Qwen3-4B CoT Compression — Level 4 (Ultra-compact)

LoRA adapter for Qwen/Qwen3-4B-Instruct-2507 that produces reasoning in Level-4 style: ~45 chars; short variable chain with arrow.

Part of a 5-level Pareto study on chain-of-thought compression for math reasoning. See the collection and the eval artifacts at ssurface/qwen3-4b-cot-compress-eval.

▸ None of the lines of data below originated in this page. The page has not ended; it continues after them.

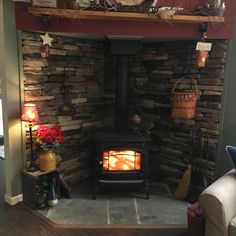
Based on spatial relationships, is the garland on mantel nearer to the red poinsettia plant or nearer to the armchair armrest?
the red poinsettia plant

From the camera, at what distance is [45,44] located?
8.53 ft

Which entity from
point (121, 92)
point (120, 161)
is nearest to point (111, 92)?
point (121, 92)

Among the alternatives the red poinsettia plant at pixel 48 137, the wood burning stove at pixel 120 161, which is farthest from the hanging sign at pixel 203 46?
the red poinsettia plant at pixel 48 137

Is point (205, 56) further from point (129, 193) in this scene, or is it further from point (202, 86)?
point (129, 193)

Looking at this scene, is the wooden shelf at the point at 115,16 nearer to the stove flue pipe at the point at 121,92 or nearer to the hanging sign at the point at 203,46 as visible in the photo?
the hanging sign at the point at 203,46

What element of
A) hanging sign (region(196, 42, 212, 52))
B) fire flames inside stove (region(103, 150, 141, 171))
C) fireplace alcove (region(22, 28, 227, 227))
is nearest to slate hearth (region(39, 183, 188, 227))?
fireplace alcove (region(22, 28, 227, 227))

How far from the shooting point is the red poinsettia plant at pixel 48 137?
2672 millimetres

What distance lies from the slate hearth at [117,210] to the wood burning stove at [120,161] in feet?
0.57

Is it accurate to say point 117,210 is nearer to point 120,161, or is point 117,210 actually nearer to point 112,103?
point 120,161

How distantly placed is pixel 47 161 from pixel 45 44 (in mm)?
1137

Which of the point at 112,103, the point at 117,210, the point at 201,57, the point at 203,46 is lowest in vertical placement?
the point at 117,210

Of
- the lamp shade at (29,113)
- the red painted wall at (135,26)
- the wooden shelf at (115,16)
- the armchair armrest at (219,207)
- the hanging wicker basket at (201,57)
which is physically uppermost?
the wooden shelf at (115,16)

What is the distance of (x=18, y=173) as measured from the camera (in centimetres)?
278

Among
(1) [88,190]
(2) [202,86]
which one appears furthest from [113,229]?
(2) [202,86]
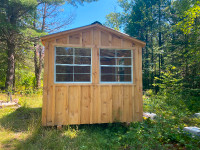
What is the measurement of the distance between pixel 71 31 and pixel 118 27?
17741mm

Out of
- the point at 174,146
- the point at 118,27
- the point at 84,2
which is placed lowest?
the point at 174,146

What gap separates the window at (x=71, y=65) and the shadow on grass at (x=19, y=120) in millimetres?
1606

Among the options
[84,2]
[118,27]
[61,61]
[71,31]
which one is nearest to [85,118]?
[61,61]

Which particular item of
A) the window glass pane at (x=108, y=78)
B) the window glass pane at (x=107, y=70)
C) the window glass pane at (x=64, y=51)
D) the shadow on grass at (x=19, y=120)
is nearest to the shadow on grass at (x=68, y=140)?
the shadow on grass at (x=19, y=120)

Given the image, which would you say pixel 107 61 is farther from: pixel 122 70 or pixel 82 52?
pixel 82 52

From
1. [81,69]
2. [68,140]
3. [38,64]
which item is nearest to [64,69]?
[81,69]

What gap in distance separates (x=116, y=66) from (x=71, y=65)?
1.39 m

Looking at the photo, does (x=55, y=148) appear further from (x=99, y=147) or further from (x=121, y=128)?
(x=121, y=128)

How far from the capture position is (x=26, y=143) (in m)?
2.94

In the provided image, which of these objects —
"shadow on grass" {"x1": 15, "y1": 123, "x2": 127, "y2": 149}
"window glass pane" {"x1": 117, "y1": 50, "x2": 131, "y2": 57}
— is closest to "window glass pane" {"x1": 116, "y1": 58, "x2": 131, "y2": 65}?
"window glass pane" {"x1": 117, "y1": 50, "x2": 131, "y2": 57}

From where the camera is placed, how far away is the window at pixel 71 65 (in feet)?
12.1

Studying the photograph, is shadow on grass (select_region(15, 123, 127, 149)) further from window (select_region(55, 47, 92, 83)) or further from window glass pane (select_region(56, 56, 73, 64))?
window glass pane (select_region(56, 56, 73, 64))

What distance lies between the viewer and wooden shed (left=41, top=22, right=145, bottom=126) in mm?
3627

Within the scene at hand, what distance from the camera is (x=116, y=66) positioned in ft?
13.0
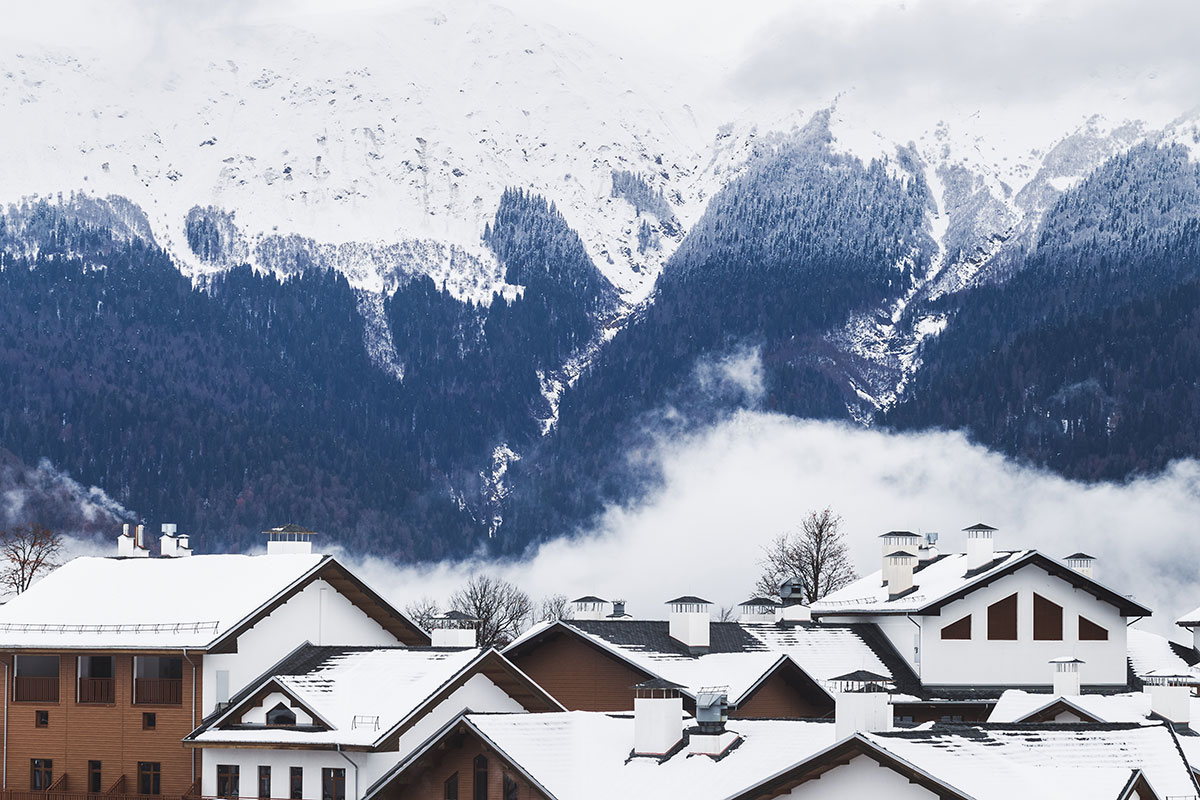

GSM8K-test results (single seed = 42)

metric	value
accuracy	0.579985
n_correct / n_total	765 / 1319
mean think tokens	39.05
median think tokens	35.00

Baseline (stock Qwen/Qwen3-4B-Instruct-2507) is ~0.896 accuracy at ~294 completion tokens.

Usage

from peft import PeftModel
from transformers import AutoModelForCausalLM, AutoTokenizer
import torch

base = AutoModelForCausalLM.from_pretrained(
    "Qwen/Qwen3-4B-Instruct-2507", torch_dtype=torch.float16, device_map="auto"
)
model = PeftModel.from_pretrained(base, "ssurface/qwen3-4b-cot-compress-l4")
tok = AutoTokenizer.from_pretrained("Qwen/Qwen3-4B-Instruct-2507")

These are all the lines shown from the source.